IF 3.5 Q1 PUBLIC, ENVIRONMENTAL & OCCUPATIONAL HEALTH Pub Date : 2024-09-18 eCollection Date: 2024-01-01 DOI: 10.3389/phrs.2024.1607175
Jose Mira, Irene Carillo, Susanna Tella, Kris Vanhaecht, Massimiliano Panella, Deborah Seys, Marius-Ionut Ungureanu, Paulo Sousa, Sandra C Buttigieg, Patricia Vella-Bonanno, Georgeta Popovici, Einav Srulovici, Sofia Guerra-Paiva, Bojana Knezevic, Susana Lorenzo, Peter Lachman, Shin Ushiro, Susan D Scott, Albert Wu, Reinhard Strametz

Background: The second victim phenomenon refers to the emotional trauma healthcare professionals experience following adverse events (AEs) in patient care, which can compromise their ability to provide safe care. This issue has significant implications for patient safety, with AEs leading to substantial human and economic costs.

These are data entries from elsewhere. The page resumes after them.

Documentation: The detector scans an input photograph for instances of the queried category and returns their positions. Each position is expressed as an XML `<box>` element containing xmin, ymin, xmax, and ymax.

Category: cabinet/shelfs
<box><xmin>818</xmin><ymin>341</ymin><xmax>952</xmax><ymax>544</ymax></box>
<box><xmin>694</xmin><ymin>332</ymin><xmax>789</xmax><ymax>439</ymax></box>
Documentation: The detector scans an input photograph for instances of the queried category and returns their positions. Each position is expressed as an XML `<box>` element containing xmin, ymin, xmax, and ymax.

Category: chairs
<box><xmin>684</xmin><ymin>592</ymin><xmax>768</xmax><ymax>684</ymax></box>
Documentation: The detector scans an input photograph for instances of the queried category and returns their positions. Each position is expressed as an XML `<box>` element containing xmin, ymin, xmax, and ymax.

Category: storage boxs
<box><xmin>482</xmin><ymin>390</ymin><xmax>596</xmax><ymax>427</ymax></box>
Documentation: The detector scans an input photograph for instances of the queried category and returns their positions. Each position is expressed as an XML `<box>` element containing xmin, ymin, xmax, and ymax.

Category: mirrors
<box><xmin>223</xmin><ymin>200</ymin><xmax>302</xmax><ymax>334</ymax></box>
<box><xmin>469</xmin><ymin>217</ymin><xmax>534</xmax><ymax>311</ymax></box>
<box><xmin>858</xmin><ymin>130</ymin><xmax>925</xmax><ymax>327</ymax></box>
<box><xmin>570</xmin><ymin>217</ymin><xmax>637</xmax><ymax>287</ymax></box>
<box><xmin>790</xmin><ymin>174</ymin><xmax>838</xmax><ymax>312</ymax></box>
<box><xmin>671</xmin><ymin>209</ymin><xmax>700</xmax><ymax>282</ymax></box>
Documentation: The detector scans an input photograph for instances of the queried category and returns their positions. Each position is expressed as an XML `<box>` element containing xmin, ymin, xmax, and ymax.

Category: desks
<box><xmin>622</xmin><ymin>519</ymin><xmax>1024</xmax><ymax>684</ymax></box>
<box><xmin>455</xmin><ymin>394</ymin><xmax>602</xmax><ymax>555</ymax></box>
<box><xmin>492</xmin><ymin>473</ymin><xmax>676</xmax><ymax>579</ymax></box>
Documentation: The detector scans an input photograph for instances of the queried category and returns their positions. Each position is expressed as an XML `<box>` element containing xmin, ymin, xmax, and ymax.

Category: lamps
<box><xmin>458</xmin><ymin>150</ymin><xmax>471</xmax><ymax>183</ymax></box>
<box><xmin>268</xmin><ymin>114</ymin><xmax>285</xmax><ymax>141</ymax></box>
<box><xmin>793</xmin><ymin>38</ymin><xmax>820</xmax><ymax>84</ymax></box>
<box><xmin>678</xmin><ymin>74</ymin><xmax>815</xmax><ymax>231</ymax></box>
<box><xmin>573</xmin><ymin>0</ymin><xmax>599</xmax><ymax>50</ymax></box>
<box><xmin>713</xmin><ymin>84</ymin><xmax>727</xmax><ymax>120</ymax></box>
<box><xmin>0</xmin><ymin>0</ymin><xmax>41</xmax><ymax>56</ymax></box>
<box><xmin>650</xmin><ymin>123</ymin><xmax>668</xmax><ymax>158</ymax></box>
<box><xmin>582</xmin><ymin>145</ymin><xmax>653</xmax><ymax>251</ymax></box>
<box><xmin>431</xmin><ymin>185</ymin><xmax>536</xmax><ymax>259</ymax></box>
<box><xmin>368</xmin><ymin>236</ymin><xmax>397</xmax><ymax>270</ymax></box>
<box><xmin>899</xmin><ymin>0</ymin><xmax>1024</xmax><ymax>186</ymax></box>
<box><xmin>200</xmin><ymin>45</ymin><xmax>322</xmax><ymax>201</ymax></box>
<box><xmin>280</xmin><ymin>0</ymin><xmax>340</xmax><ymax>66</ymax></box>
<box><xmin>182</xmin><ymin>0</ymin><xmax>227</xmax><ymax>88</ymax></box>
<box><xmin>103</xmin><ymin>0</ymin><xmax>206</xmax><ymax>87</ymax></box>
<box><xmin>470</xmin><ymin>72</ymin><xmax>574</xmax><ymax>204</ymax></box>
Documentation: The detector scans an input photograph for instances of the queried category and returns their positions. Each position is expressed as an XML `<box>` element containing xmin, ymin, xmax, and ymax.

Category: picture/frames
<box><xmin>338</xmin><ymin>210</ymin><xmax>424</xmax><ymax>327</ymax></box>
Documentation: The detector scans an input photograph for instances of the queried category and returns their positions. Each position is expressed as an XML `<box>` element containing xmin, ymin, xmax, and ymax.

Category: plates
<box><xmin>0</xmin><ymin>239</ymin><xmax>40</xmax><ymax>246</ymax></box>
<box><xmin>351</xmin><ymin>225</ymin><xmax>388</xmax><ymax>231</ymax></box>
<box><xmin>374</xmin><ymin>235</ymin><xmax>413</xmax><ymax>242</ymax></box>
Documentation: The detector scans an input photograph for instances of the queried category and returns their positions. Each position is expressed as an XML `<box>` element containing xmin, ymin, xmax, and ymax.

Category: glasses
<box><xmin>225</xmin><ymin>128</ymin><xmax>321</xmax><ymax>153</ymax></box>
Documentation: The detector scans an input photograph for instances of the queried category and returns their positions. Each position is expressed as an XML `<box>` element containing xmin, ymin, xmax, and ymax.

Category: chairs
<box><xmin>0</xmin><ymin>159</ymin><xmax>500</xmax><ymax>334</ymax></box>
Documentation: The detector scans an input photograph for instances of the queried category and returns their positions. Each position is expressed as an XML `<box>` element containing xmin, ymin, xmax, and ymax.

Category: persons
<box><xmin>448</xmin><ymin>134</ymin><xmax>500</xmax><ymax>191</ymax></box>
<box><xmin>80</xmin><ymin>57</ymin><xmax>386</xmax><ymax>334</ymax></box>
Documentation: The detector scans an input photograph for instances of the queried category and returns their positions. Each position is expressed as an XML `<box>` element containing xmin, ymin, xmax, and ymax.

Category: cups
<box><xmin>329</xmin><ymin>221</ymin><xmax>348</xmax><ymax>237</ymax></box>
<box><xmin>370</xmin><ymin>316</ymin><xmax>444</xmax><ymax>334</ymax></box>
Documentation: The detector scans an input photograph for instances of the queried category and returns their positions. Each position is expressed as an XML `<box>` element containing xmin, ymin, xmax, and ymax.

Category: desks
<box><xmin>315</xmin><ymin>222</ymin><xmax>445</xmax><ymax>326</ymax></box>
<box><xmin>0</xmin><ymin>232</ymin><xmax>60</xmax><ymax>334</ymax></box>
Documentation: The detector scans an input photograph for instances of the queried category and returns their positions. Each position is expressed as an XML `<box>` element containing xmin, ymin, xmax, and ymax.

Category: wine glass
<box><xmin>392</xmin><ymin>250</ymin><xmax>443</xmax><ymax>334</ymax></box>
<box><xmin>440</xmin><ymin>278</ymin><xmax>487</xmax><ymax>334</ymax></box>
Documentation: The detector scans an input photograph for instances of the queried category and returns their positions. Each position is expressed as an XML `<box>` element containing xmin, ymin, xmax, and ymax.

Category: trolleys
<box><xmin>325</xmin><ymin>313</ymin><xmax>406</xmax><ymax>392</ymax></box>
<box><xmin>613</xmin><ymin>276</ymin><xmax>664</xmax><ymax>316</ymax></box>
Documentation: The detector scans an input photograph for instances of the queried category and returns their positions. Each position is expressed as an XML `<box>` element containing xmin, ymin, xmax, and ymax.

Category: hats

Analysis: Current evidence indicates that AEs often result from systemic failures, profoundly affecting healthcare workers. While patient safety initiatives are in place, the psychological impact on healthcare professionals remains inadequately addressed. The European Researchers' Network Working on Second Victims (ERNST) emphasizes the need to support these professionals through peer support programs, systemic changes, and a shift toward a just culture in healthcare settings.

Policy options: Key options include implementing peer support programs, revising the legal framework to decriminalize honest errors, and promoting just culture principles. These initiatives aim to mitigate the second victim phenomenon, enhance patient safety, and reduce healthcare costs.

Conclusion: Addressing the second victim phenomenon is essential for ensuring patient safety. By implementing supportive policies and fostering a just culture, healthcare systems can better manage the repercussions of AEs and support the wellbeing of healthcare professionals.

背景:第二受害者现象指的是医护人员在患者护理过程中发生不良事件(AEs)后遭受的精神创伤,这会影响他们提供安全护理的能力。这一问题对患者安全具有重大影响,因为不良事件会导致巨大的人力和经济损失:目前的证据表明,AEs 通常是由系统性失误造成的,对医护人员影响深远。虽然患者安全倡议已经到位,但对医护人员的心理影响仍未得到充分解决。欧洲第二受害者研究网络(ERNST)强调,有必要通过同伴支持计划、系统性变革以及医疗机构向公正文化的转变来支持这些专业人员:政策选择:主要选择包括实施同伴支持计划、修订法律框架使诚实错误非刑罪化,以及推广公正文化原则。这些举措旨在缓解第二受害者现象,加强患者安全,降低医疗成本:解决第二受害者现象对于确保患者安全至关重要。通过实施支持性政策和培养公正文化,医疗保健系统可以更好地管理 AE 的影响并支持医疗保健专业人员的福祉。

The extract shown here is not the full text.